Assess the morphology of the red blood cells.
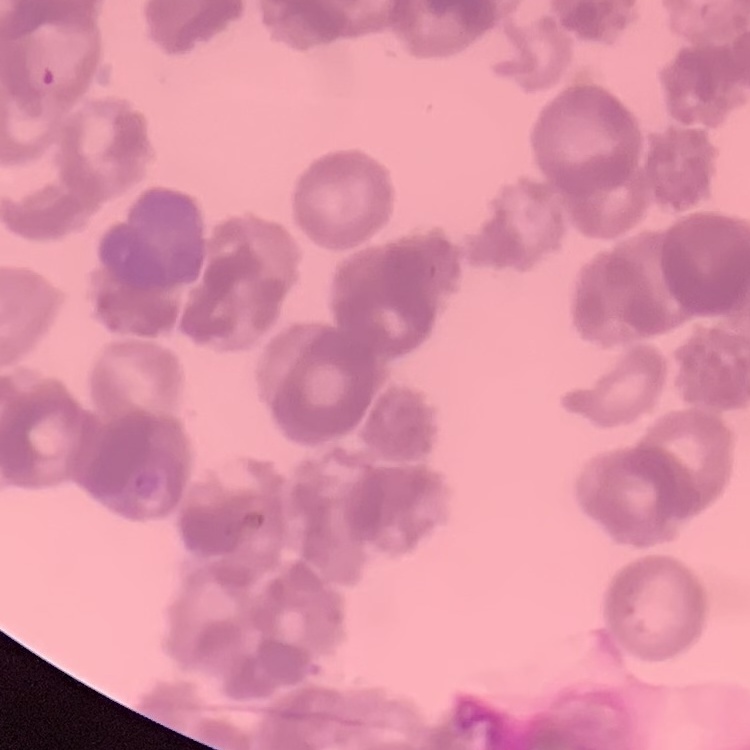

Rouleaux formation.

Thin peripheral smear. Square crop of a larger photomicrograph. Field's or Giemsa stain.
Outline each blood parasite and name the species.
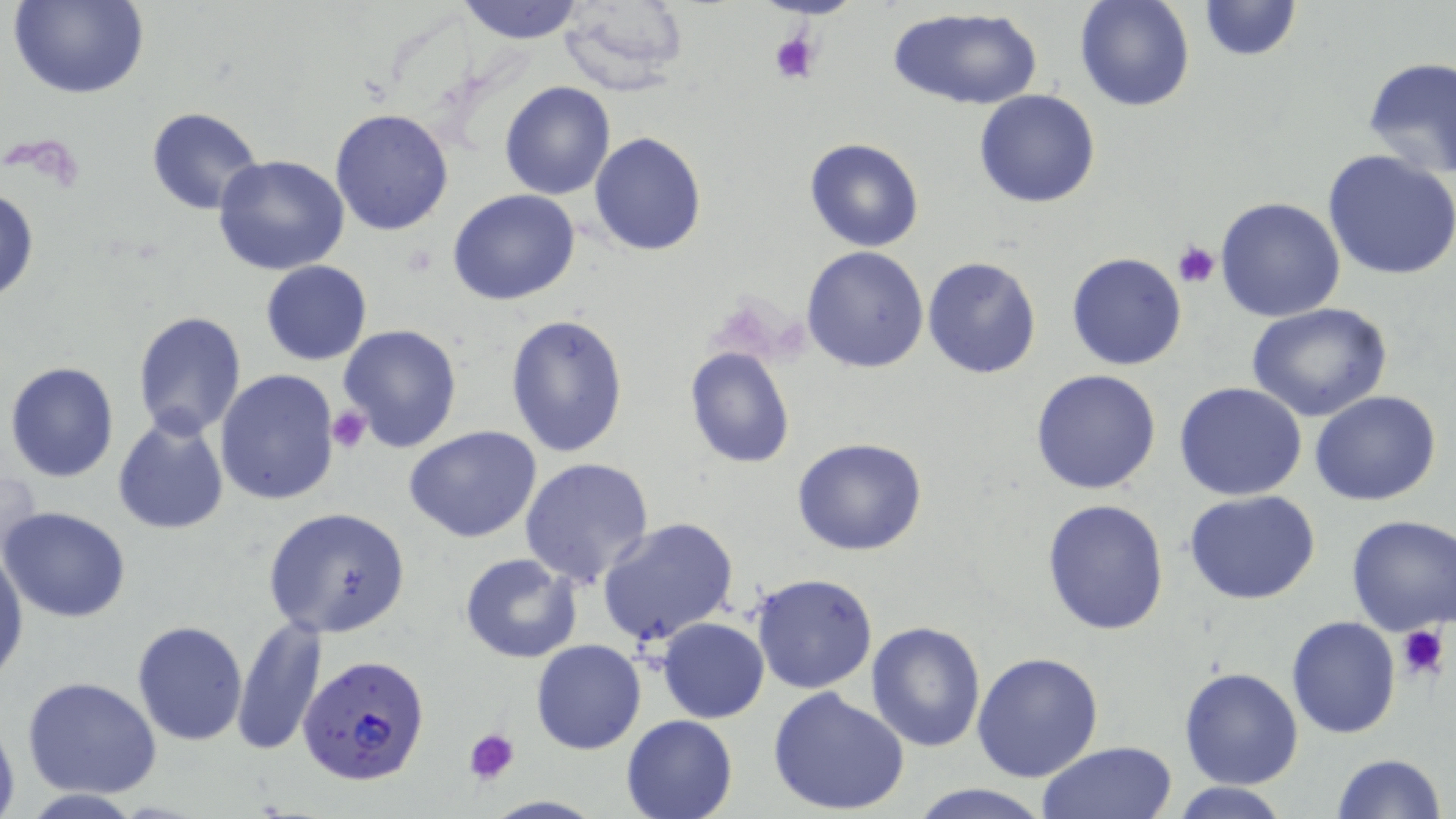

Approximate bounding boxes as [x1, y1, x2, y2] in pixels.
Plasmodium falciparum-infected red blood cells: [298, 653, 430, 787].
No Plasmodium ovale, Plasmodium malariae, Plasmodium vivax, Babesia divergens, or Trypanosoma brucei observed.

Summary:
  - Uninfected red blood cell locations: [10, 0, 150, 100], [455, 0, 587, 45], [1074, 0, 1196, 112], [1194, 0, 1304, 63], [556, 1, 691, 95], [887, 8, 1044, 111], [1361, 55, 1456, 181], [499, 82, 616, 200], [974, 89, 1102, 208], [146, 106, 265, 216], [331, 107, 455, 235], [589, 132, 707, 256], [805, 138, 924, 253], [1323, 150, 1456, 281], [212, 154, 350, 275], [0, 185, 39, 305], [447, 189, 581, 307], [1215, 197, 1346, 321], [801, 246, 931, 373], [1065, 252, 1187, 371], [922, 255, 1042, 379], [260, 260, 372, 365], [1248, 305, 1392, 423], [133, 312, 247, 440], [505, 313, 632, 458], [337, 324, 464, 452], [685, 346, 795, 468], [4, 362, 120, 483], [215, 368, 342, 506], [1029, 370, 1161, 496], [1174, 382, 1308, 501], [1310, 390, 1441, 507], [111, 416, 230, 535], [404, 425, 543, 543], [792, 436, 927, 556], [519, 457, 656, 589], [1, 462, 43, 563], [1185, 491, 1321, 606], [1041, 497, 1169, 635], [261, 506, 412, 638], [1, 508, 131, 622], [1344, 513, 1456, 637], [595, 516, 740, 650], [0, 545, 28, 687], [459, 553, 582, 663], [750, 572, 879, 694], [231, 615, 326, 756], [656, 617, 770, 722], [1287, 617, 1400, 738], [132, 620, 248, 745], [865, 621, 985, 753], [532, 639, 646, 754], [971, 651, 1104, 783], [1179, 667, 1304, 790], [22, 675, 162, 799], [767, 686, 913, 817], [0, 713, 20, 819], [620, 713, 739, 819], [1037, 742, 1178, 819], [1330, 752, 1446, 818], [904, 782, 1056, 819], [1169, 782, 1293, 818]
  - Platelet locations: [767, 29, 823, 87], [1174, 240, 1221, 287], [328, 405, 372, 454], [1395, 623, 1450, 684], [463, 726, 522, 785]
  - Slide-level diagnosis: Plasmodium falciparum
  - Magnification: 1000x
  - Field of view: single
  - Modality: light microscopy
  - Preparation: thin blood film
  - Image size: 1456×819 pixels
  - Stain: May-Grünwald-Giemsa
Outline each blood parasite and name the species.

+ + + + + + +

- What is required
Write out nothing but the lines from the one with "Rouleaux formation." through the last line of the entries, exactly as they stand; pictures are not part of the copy.

- Response below
Rouleaux formation.

Thin peripheral smear. Square crop of a larger photomicrograph. Field's or Giemsa stain.
Outline each blood parasite and name the species.

Approximate bounding boxes as [x1, y1, x2, y2] in pixels.
Plasmodium falciparum-infected red blood cells: [298, 653, 430, 787].
No Plasmodium ovale, Plasmodium malariae, Plasmodium vivax, Babesia divergens, or Trypanosoma brucei observed.

Summary:
  - Uninfected red blood cell locations: [10, 0, 150, 100], [455, 0, 587, 45], [1074, 0, 1196, 112], [1194, 0, 1304, 63], [556, 1, 691, 95], [887, 8, 1044, 111], [1361, 55, 1456, 181], [499, 82, 616, 200], [974, 89, 1102, 208], [146, 106, 265, 216], [331, 107, 455, 235], [589, 132, 707, 256], [805, 138, 924, 253], [1323, 150, 1456, 281], [212, 154, 350, 275], [0, 185, 39, 305], [447, 189, 581, 307], [1215, 197, 1346, 321], [801, 246, 931, 373], [1065, 252, 1187, 371], [922, 255, 1042, 379], [260, 260, 372, 365], [1248, 305, 1392, 423], [133, 312, 247, 440], [505, 313, 632, 458], [337, 324, 464, 452], [685, 346, 795, 468], [4, 362, 120, 483], [215, 368, 342, 506], [1029, 370, 1161, 496], [1174, 382, 1308, 501], [1310, 390, 1441, 507], [111, 416, 230, 535], [404, 425, 543, 543], [792, 436, 927, 556], [519, 457, 656, 589], [1, 462, 43, 563], [1185, 491, 1321, 606], [1041, 497, 1169, 635], [261, 506, 412, 638], [1, 508, 131, 622], [1344, 513, 1456, 637], [595, 516, 740, 650], [0, 545, 28, 687], [459, 553, 582, 663], [750, 572, 879, 694], [231, 615, 326, 756], [656, 617, 770, 722], [1287, 617, 1400, 738], [132, 620, 248, 745], [865, 621, 985, 753], [532, 639, 646, 754], [971, 651, 1104, 783], [1179, 667, 1304, 790], [22, 675, 162, 799], [767, 686, 913, 817], [0, 713, 20, 819], [620, 713, 739, 819], [1037, 742, 1178, 819], [1330, 752, 1446, 818], [904, 782, 1056, 819], [1169, 782, 1293, 818]
  - Platelet locations: [767, 29, 823, 87], [1174, 240, 1221, 287], [328, 405, 372, 454], [1395, 623, 1450, 684], [463, 726, 522, 785]
  - Slide-level diagnosis: Plasmodium falciparum
  - Magnification: 1000x
  - Field of view: single
  - Modality: light microscopy
  - Preparation: thin blood film
  - Image size: 1456×819 pixels
  - Stain: May-Grünwald-Giemsa
Outline each blood parasite and name the species.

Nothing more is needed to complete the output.